- _PROMPT 1_
Using the forum thread about Black Lab vodka, decide whether each statement agrees with it: (a) Billie lists Virginia as one of the places the vodka can be bought. (b) JJaxon says vodka is a favorite drink. (c) The barrel of Makers Mark named after duckdawg27's Lab has already been bottled. Answer yes or no for each, quoting the words of the thread that settle it.
- _PROMPT 2_
Extend the forum thread about Black Lab vodka by writing the post that follows the final Jason Glavich heading.

- _SELECTED PASSAGE_
--- START ---

# Black Lab Vodka!?



## Billie (Sep 19, 2004)

I just saw this link off of EE . Cool- doesnt look like its available to me here, but I'd love to try it. Sent them an email to see if its available out here. 
Their website is: www.blacklabvodka.com
What a beautiful bottle they have,too.


----------



## FOM (Jan 17, 2003)

Coolness...


----------



## duckdawg27 (Apr 30, 2007)

That does look cool.....
We got a barrel of "Makers Mark" named after our Lab........can't wait til they bottle it.


----------



## Billie (Sep 19, 2004)

I want a bottle of the black lab vodka- its only available at thsi time in: Virginia, DC, Maryland, Delaware and Masachusetts.
Anyone willing to help?


----------



## DuckTruk (May 18, 2005)

I wonder if it makes you run straighter lines??


----------



## i_willie12 (Apr 11, 2008)

DuckTruk said:


> I wonder if it makes you run straighter lines??


I bet it makes you not care


----------



## FOM (Jan 17, 2003)

I bet it would make you slip whistles.....


----------



## JJaxon (Nov 1, 2009)

Nice looking bottle and gift section. I never did like vodka, and haven't drank in many years. I'd probly buy an empty bottle for a few bucks though.


----------



## Jason Glavich (Apr 10, 2008)

Billie said:


> I want a bottle of the black lab vodka- its only available at thsi time in: Virginia, DC, Maryland, Delaware and Masachusetts.
> Anyone willing to help?


I will look at the ABC store but I haven't seen it before but if I do I will let ya know and we can work something out.


----------



## Jason Glavich (Apr 10, 2008)

--- END ---

- _DATA BLOCK_
--- START ---

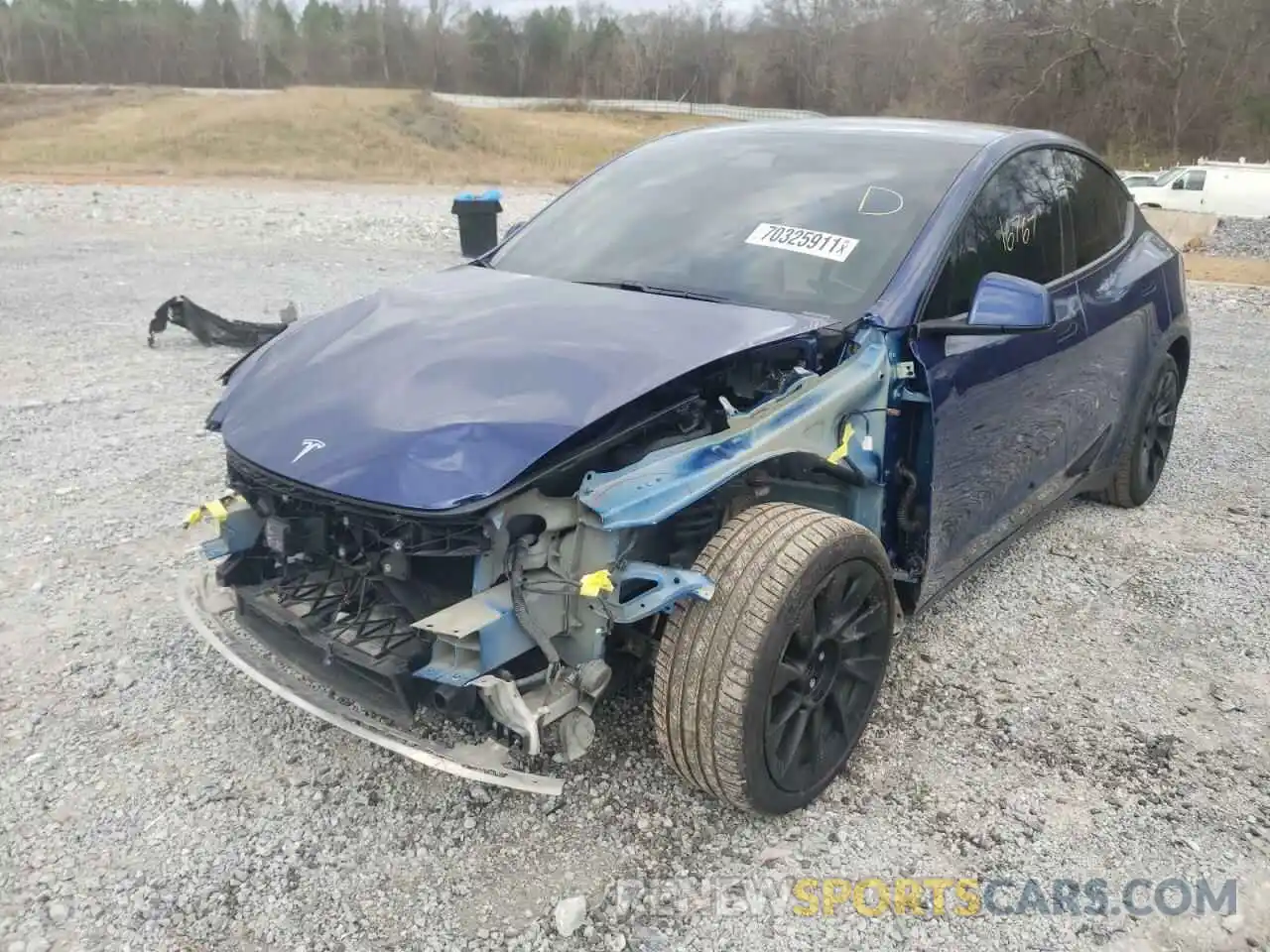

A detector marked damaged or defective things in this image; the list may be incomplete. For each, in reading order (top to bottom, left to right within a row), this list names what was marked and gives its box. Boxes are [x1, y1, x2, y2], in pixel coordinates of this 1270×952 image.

crumpled hood [216, 264, 833, 508]
damaged tesla model y [177, 119, 1191, 813]
crushed front bumper [175, 563, 564, 797]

--- END ---

- _EXERCISE ANSWER 1_
(a) Yes: "its only available at thsi time in: Virginia, DC, Maryland, Delaware and Masachusetts."
(b) No: "I never did like vodka, and haven't drank in many years."
(c) No: "can't wait til they bottle it."

- _EXERCISE ANSWER 2_
OK I am going now the wife wants it so if they have it I will let ya know.


----------



## Jason Glavich (Apr 10, 2008)

VA has it but it has to be ordered. 45 a bottle so it better be good.


----------



## 2tall (Oct 11, 2006)

DuckTruk said:


> I wonder if it makes you run straighter lines??





i_willie12 said:


> I bet it makes you not care


So what happens if you give it to the dawg???? Does he calm down or does he run straighter lines or does he just have a good time doing it???


----------



## FOM (Jan 17, 2003)

Carol,

Depends on the dog, my guess is Indy would have a good time regardless! 

FOM


----------



## Cheryl Knapp (Nov 8, 2005)

Hey, All,

Going to VA to show in the Richmond Obed Trials over Mother's Day Weekend. Can pick up and bring back to Orlando/Central FL area, if any one is interested in this area for a bottle. 

I thought they would be good for raffle at the DOCOF competition this Labor Day weekend or at a hunt test raffle maybe?? 

Anyway, I'm going up, so anyone down here want a bottle let me know.

[email protected] or call 407-620-3560

Get with me asap and maybe I can get my daughter to pick them up for me,

I always bring back a few bottles of "The Black Dog" wine from Chateau Morrisette with me so a couple of extra bottles of this won't make any difference.


----------



## kjrice (May 19, 2003)

It is a cool looking bottle but I'll stick with the best value in vodka - Costco's Kirkland brand. It is basically Grey Goose at $22 cheaper.


----------



## Billie (Sep 19, 2004)

We use Gordons vodka - but I LOVE that bottle! Theyd have to be really special bloody marys with that ... I Still want a bottle though.


----------



## JKOttman (Feb 3, 2004)

kjrice said:


> It is a cool looking bottle but I'll stick with the best value in vodka - Costco's Kirkland brand. It is basically Grey Goose at $22 cheaper.


Do you know Grey Goose?... I know Grey Goose and Kirkland is no Grey Goose. BTW Vodka is the secret sauce of field trialing. Fo my $$, Tito's is the value.


----------



## John Kelder (Mar 10, 2006)

Kettle One please !!!!!


----------



## RemisGunner (Nov 28, 2006)

For you beer drinkers looking for something similar check out this beer.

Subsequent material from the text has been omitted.